>>>
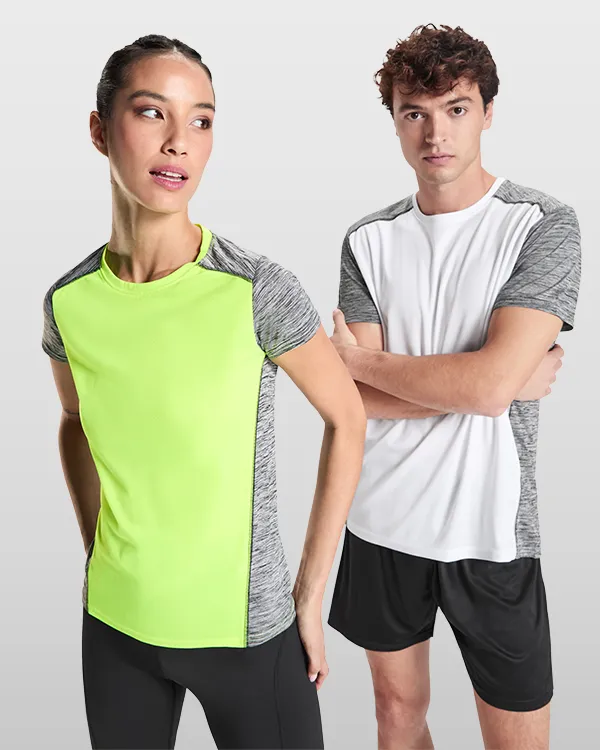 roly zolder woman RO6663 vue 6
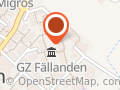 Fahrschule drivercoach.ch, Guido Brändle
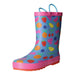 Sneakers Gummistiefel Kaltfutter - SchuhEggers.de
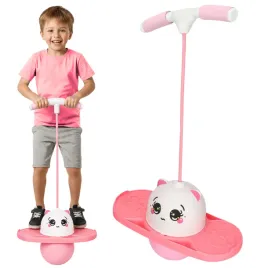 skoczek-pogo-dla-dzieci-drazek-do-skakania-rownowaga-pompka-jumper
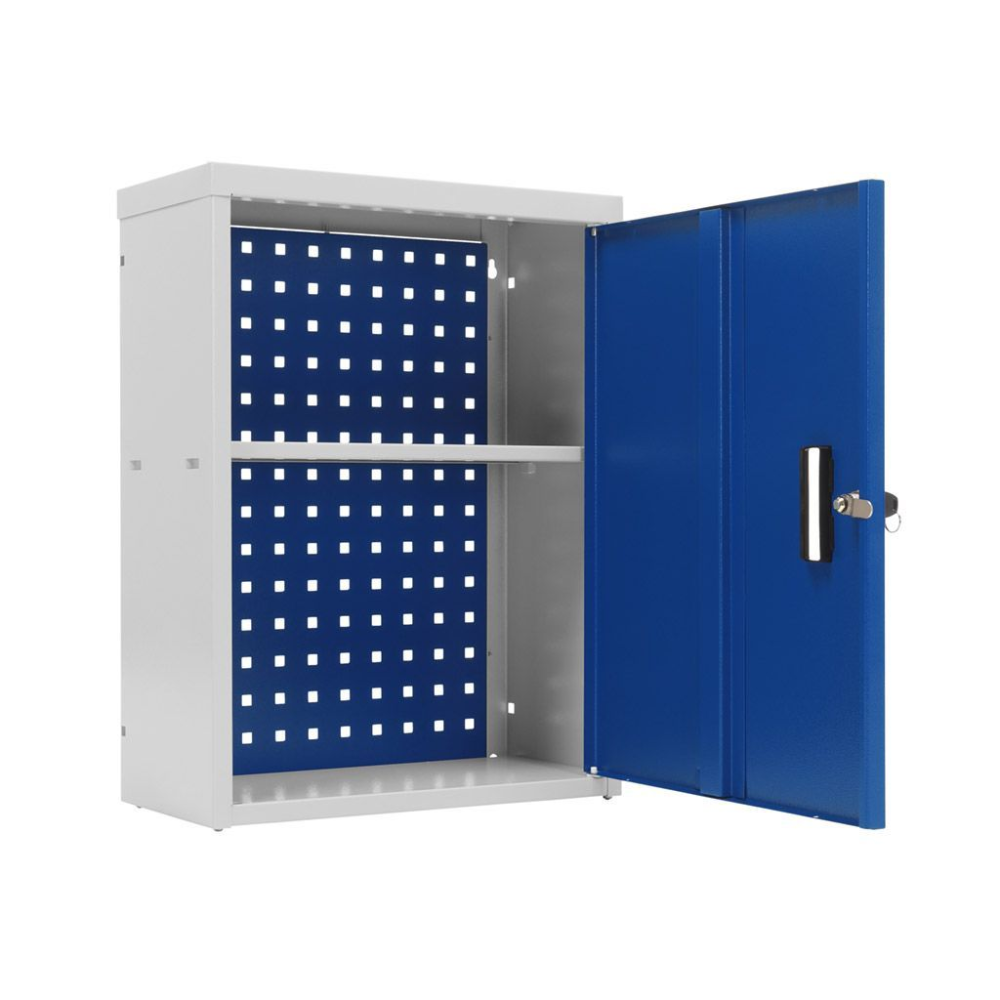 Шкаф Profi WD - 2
<<<
* What to do:
Output each line exactly as shown above; no pictures go in the copy.

* Completed task:
 roly zolder woman RO6663 vue 6
 Fahrschule drivercoach.ch, Guido Brändle
 Sneakers Gummistiefel Kaltfutter - SchuhEggers.de
 skoczek-pogo-dla-dzieci-drazek-do-skakania-rownowaga-pompka-jumper
 Шкаф Profi WD - 2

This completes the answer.